■ EXTRACTED TEXT
Well, it all comes down to a little theory first put forth by an acquaintance of mine named Jim Pulluzi.

He figures that you can consider yourself a vegetarian, as long as you consume meat at a slow enough pace, that the animal could survive its removal.

So, say you imagine a large pig (we’ll call him Wilbur) roaming a hillock somewhere in the midwest. It’s sunny, warm, with a relative humidity of a manageable 60%.

Sure, there’s a fence around him. But he’s got enough room to stretch his stubby little hooves. And he’s happy.

Once every week or so, I come along with a stainless steel cheese-slicer.

“Hold still Wilbur,” I say.

And he does, because he likes me.

I gently carve off three thick slices of flesh (from his rump, because that’s the moistest).

He bleeds a bit, but within an hour or two he’s recovered, and climbs up into his pig-house for a little nap. (Oh, did I mention that he sleeps on the 2nd floor of a little wood pig-house? On the bottom floor is a small woodstove that is always burning, to keep him warm while he sleeps. Coincidentally, the woodstove burns only hickory.)

So, I’ve got my three slices of bacon for the week and Wilbur’s happily sleeping in a plume of delicious hickory smoke.

Am I still a vegetarian, even if I go home and make a WilburLT sandwich? Fuckin’ right I am.

■ ENTRIES PROVIDED

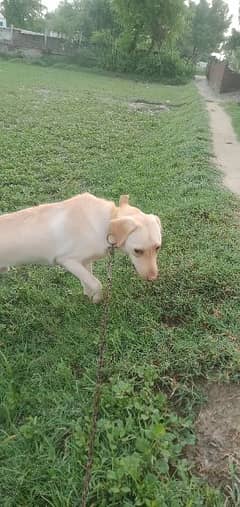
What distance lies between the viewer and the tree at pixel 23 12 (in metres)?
62.2

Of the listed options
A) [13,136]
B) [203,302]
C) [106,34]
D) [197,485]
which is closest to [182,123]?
[13,136]

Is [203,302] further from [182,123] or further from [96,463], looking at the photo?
[182,123]

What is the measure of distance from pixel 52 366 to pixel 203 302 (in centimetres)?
139

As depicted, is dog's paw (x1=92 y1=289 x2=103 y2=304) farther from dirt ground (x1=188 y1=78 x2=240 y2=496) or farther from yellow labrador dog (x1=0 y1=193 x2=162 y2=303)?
dirt ground (x1=188 y1=78 x2=240 y2=496)

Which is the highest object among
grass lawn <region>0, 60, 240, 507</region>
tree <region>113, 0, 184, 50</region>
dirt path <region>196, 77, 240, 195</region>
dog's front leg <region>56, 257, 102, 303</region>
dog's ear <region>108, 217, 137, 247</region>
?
Result: tree <region>113, 0, 184, 50</region>

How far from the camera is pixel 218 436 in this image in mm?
2420

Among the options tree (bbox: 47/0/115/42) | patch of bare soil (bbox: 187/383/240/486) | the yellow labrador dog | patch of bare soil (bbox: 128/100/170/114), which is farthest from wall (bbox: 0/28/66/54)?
patch of bare soil (bbox: 187/383/240/486)

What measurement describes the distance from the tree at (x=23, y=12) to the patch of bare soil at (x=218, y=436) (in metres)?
72.1

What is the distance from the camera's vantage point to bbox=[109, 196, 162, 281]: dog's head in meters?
2.88

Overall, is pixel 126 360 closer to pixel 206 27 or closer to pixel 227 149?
pixel 227 149

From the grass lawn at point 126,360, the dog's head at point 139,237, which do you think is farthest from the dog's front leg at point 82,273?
the dog's head at point 139,237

■ PROMPT 1
Retype the Wilbur passage word for word, beginning at the words "So, say you" and stopping after "that’s the moistest).".
■ PROMPT 2
In the Wilbur passage, what kind of wood does the woodstove in the pig-house burn?
The listing comes from a separate source and has no connection to the Wilbur passage.

■ SOLUTION 1
So, say you imagine a large pig (we’ll call him Wilbur) roaming a hillock somewhere in the midwest. It’s sunny, warm, with a relative humidity of a manageable 60%.

Sure, there’s a fence around him. But he’s got enough room to stretch his stubby little hooves. And he’s happy.

Once every week or so, I come along with a stainless steel cheese-slicer.

“Hold still Wilbur,” I say.

And he does, because he likes me.

I gently carve off three thick slices of flesh (from his rump, because that’s the moistest).

■ SOLUTION 2
It burns only hickory.